Kurz und gut: ich war auf der Schule ein faules Schwein, die Psychologen
hatten mir damals (auf den Gymnasium) duraus einen ordentlichen IQ
bestätigt. Ich war dann nach einem Jahr auf der Realschule, dort einmal
wiederholt und das letzte halbe Jahr auf der Hauptschule verbracht (mit
sehr gutem Abschluss).
Heute arbeite ich in einem großen Energiekonzern in guter Position (auch
gut bezahlt) und habe mein Eigenheim und das passende Auto.
Das Umfeld (Freundeskreis, Freund, Freundin) in der Schule und in der
Freizeit sind der hauptsächliche Faktor, der einen in diesem Alter
prägt!!!
Will damit sagen: der Eine kriegt früher die Kurve, der Andere später
und mach Einer überhaupt nicht.
Was mit 13 Jahren nicht an Einsicht da ist, kann keiner dem Jugendlichen
vermitteln, da er in diesem Stadium der Pubertät alles besser weiß und
nix an sich 'ranlässt.
Also noch ein bis zwei Jahre warten und solange das Beste versuchen.
Die Harte Tour ist, wie beim Alkoholiker, den Tiefpunkt erleben lassen
(oder plastisch vor Augen führen, so wie ein Knastbesuch oder mal die
Bahnhofspenner besuchen, oder mal ein paar Wochen auf dem Bau schaffen
lassen). Ist in den allermeisten Fällen aber nicht nötig.
>(Autos aufgebrochen usw.)>Heute arbeite ich in einem großen Energiekonzern in guter Position
Da hat sich doch nicht viel geändert - sind doch alles Gangster ;)
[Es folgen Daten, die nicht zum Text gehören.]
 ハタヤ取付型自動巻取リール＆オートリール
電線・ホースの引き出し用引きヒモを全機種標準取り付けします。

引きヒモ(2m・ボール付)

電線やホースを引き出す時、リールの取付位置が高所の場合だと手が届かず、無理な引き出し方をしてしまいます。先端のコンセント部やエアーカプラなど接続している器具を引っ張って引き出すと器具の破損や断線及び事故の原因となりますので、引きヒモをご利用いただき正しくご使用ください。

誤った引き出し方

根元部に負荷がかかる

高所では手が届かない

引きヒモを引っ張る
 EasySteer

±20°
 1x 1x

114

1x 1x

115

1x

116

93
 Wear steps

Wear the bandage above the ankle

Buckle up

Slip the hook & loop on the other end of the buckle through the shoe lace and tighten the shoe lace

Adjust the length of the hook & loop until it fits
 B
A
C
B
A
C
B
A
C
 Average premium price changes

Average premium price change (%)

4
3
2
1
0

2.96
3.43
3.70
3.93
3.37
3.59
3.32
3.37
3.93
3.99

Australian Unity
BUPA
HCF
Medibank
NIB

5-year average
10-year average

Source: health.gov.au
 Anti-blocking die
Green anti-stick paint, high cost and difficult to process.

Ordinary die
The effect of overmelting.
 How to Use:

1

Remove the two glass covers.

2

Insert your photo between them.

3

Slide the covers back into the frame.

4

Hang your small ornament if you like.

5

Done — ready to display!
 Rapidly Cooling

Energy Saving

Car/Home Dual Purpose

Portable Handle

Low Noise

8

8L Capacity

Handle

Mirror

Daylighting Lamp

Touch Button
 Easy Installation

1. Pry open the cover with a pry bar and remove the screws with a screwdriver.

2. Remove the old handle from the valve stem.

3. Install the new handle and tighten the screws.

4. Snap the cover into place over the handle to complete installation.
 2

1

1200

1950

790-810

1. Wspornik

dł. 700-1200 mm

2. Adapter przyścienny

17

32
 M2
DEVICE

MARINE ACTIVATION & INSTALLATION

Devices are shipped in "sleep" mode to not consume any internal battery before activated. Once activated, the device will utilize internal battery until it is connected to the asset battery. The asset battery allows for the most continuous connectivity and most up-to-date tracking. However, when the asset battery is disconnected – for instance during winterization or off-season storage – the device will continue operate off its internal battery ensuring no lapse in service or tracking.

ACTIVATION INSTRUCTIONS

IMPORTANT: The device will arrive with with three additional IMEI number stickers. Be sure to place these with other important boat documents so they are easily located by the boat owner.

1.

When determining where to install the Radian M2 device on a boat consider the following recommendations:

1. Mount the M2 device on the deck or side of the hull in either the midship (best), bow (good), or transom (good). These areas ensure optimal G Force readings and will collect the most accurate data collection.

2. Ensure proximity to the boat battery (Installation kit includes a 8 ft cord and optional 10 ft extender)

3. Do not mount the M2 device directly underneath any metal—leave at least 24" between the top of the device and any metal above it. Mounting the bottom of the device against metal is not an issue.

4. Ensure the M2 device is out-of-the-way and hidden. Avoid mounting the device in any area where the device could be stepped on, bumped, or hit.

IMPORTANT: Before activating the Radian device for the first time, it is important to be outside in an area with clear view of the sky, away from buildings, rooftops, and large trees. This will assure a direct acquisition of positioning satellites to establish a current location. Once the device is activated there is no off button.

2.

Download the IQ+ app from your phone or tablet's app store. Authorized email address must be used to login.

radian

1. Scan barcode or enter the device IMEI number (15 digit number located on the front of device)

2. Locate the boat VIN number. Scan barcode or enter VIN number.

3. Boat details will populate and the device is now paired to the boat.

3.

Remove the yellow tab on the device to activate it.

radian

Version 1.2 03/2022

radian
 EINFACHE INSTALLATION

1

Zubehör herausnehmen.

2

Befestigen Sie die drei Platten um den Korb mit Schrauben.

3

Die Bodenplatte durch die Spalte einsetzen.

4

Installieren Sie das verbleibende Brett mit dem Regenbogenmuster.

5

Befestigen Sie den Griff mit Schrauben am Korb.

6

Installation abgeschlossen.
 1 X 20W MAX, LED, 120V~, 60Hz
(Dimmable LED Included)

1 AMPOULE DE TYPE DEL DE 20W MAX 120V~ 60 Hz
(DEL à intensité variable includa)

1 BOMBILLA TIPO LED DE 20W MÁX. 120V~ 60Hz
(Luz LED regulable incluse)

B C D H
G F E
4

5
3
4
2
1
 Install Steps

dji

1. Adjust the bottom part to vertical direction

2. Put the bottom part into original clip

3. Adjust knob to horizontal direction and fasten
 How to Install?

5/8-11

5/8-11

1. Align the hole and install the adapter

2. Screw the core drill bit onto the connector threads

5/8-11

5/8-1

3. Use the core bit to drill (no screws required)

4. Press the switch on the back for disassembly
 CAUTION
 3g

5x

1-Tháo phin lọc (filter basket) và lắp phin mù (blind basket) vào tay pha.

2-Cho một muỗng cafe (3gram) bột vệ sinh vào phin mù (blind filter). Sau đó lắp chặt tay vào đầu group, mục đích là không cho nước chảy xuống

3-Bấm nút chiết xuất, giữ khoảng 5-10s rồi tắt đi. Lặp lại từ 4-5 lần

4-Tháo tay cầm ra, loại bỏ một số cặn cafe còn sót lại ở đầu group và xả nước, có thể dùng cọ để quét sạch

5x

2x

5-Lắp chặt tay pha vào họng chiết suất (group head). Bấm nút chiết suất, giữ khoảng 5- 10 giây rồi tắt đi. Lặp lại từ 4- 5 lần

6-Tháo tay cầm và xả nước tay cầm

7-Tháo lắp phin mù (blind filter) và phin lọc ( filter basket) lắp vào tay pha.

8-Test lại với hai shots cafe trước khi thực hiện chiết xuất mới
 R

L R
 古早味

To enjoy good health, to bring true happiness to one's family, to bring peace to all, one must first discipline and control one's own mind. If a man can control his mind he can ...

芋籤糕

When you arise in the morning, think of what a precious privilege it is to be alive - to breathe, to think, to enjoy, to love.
Es gibt nur einen Weg seine stärken analysieren, ihn motivieren diese zu
nutzen.
Aber zuallererst die eigenen Ziele zurückstellen und ihm zuhören.
Vor dem Respekt der Kinder vor den Eltern steht der Respekt der Eltern
vor dem Kind. Das heist nicht alles durchgehen lassen, sondern klare und
verlässliche Regeln/Grenzen. Das bedeutet auch die Grenzen des
Kindes/Jugendlichen zu waren.
......
Ich stimme dem Uhu voll und ganz zu.Professionelle Hilfe!
Aber bitte nicht das Jugendamt, die machen alles nur schlimmer.